# Hybrid Sounds Library



## erodred (Jun 5, 2021)

Hello, I still consider myself a newb so not sure if this belongs in the sampletalk subforum or not.


I have been interested in Ava Instinct Trailer sounds and they recently released Eminence. I am wondering if anyone grabbed those and see a good difference between the two? I want to do some epic versions of classical music/background for film. Something to also compose for simulation videos for work or even background atmospheric music for some good old boardgames/ dungeons and dragons.

I have my orchestral grounds covered with Nucleus, BBCSO, CSS, CSB, CSW and NI Perc. 

But I want to be able to get some nice and easy drones, pads, etc. I really liked the sounds that were in Inception, Dark Knight, Avengers, Man of Steel. 

So far I looked at what Ava Music Group has which is very nicely priced, the Hybrid Two projects, and KeepForest. Not sure where to go from there. I am no sure if anyone can confirm but KeepForest seems pretty good at being epic although a bit more expensive. Hybrid Two has some epic sounds to it but can seem to sound too EDMish? And Avan seems very similar to the KeepForest offerings.

Anyone with experience?

Thanks in advance!


----------



## doctoremmet (Jun 5, 2021)

Maybe something in the 8Dio Hybrid range, for 50% off right now (with a coupon - ask support). May still be too expensive though for 50% off of their HIGH MSRPs, there have been better sales.

Also: SoundYeti stuff?


----------



## stixman (Jun 6, 2021)

Check out Vps Avenger when on sale...opens up with new expansions including cinematic like their new Dystopia ...get the 5 pack bundle at half price...you can leave free slots for future expansions that you can choose as they get released...and they are released quite regularly...btw I have most of the ones you mentioned and they are all good.


----------



## erodred (Jun 6, 2021)

_____

EXERCISE REQUIREMENTS:
[A] In the forum thread about hybrid sound libraries, list every orchestral library erodred says is already covering the orchestral side.
[B] According to the hybrid sound libraries thread, how much off is the 8Dio Hybrid range right now, and how is that price obtained?
[C] Continue the forum thread about hybrid sound libraries from where it stops.

(Raw records)
_____

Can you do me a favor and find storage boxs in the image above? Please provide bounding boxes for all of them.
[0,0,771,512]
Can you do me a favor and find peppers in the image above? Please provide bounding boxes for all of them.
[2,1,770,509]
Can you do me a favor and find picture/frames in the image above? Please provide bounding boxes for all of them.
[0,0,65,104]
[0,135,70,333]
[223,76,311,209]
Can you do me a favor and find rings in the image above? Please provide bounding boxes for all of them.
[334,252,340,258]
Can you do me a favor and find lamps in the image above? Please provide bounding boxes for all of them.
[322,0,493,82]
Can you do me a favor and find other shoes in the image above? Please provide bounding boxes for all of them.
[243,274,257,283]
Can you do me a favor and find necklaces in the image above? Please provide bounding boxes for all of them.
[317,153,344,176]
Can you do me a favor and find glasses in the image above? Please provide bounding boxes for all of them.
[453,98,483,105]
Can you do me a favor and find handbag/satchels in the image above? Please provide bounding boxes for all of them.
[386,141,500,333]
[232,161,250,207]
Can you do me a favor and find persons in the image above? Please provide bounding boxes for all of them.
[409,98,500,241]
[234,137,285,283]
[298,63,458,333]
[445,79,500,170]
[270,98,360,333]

_____

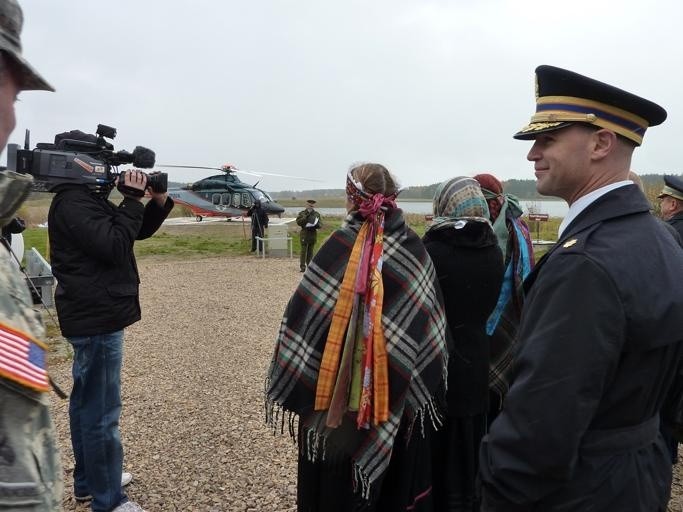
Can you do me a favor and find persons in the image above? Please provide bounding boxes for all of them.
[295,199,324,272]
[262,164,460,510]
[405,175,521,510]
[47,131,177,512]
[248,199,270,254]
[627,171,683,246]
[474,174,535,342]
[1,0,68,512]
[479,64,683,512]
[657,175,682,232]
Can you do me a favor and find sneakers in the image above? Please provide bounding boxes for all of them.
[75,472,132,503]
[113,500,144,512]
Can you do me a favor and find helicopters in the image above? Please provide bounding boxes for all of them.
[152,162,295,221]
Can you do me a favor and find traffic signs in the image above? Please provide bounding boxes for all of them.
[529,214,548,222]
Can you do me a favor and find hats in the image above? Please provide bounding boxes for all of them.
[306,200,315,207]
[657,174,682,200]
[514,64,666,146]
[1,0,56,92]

_____

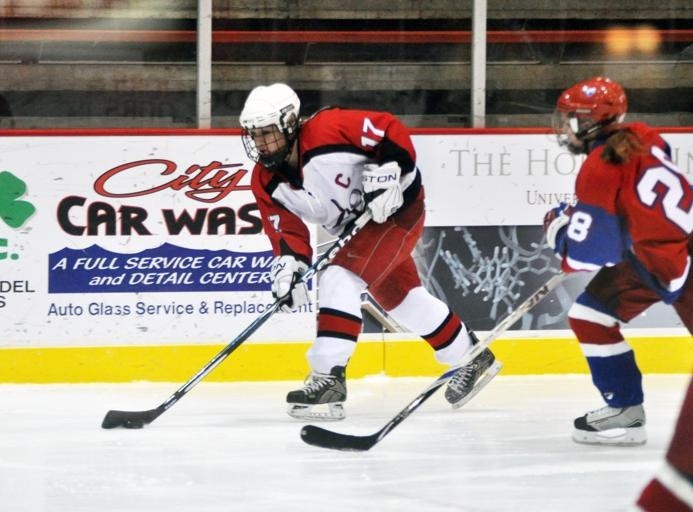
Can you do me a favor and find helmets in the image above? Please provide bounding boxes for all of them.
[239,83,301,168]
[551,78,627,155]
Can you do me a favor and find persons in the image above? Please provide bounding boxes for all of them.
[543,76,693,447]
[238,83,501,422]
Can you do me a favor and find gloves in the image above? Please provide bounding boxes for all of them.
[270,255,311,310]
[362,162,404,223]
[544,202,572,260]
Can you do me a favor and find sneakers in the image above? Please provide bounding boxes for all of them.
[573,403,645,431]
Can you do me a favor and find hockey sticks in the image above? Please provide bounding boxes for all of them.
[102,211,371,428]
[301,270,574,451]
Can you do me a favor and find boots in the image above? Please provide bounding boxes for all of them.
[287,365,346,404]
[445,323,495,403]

_____

TASK RESULTS:
[A] Nucleus, BBCSO, CSS, CSB, CSW, NI Perc

[B] It is 50% off, with a coupon that you ask support for.

[C]
stixman said:


> Check out Vps Avenger when on sale...opens up with new expansions including cinematic like their new Dystopia ...get the 5 pack bundle at half price...you can leave free slots for future expansions that you can choose as they get released...and they are released quite regularly...btw I have most of the ones you mentioned and they are all good.


Thank you.

Which one do you find yourself using the most?


----------



## Drundfunk (Jun 6, 2021)

Since you already own Nucleus, also take a look at Audio Imperia's stuff. Also since you also want pads and not only trailer sounds look at AI's Photosynthesis series (or create the pads yourself with some cool reverb. Valhalla Shimmer is quite nice for those tasks).


----------



## el-bo (Jun 6, 2021)

Drundfunk said:


> Since you already own Nucleus, also take a look at Audio Imperia's stuff. Also since you also want pads and not only trailer sounds look at AI's Photosynthesis series (or create the pads yourself with some cool reverb. Valhalla Shimmer is quite nice for those tasks).


 While I don't own it, AI/Jeremiah Pena's Photosynthesis libraries are definitely viable options. Also a lot of cheap/free options to be had, especially if one owns Kontakt 

Edited: Thought this was the 8Dio thread, for some reason.


----------



## stixman (Jun 6, 2021)

erodred said:


> Thank you.
> 
> Which one do you find yourself using the most?


It really depends on the genre....you can mix and match...I’ve got about 6 expansions ranging from dnb to house to cinematic I haven’t downloaded Dystopia yet but it sounds great!


----------



## el-bo (Jun 6, 2021)

erodred said:


> I have my orchestral grounds covered with Nucleus, BBCSO, CSS, CSB, CSW and NI Perc.


Also, as someone else suggested, perhaps consider trying to make your own pads. Some beautiful pad sounds can be made from orchestral sounds, and you have no shortage of quality source material


----------



## el-bo (Jun 6, 2021)

Also, might be worth considering 8Dio's 'Supercluster' (currently able to be had for $4, with 50% voucher). I don't own it (Might have to, very soon) but it could certainly be a good place to start for drones and pads. Some might be a bit strident or overpowering, but with eq and filtering it'd be very easy to sculpt away any errant frequencies. Nick gives examples of this during his play-through:



https://8dio.com/instrument/supercluster/?add-to-cart=124598


----------



## doctoremmet (Jun 6, 2021)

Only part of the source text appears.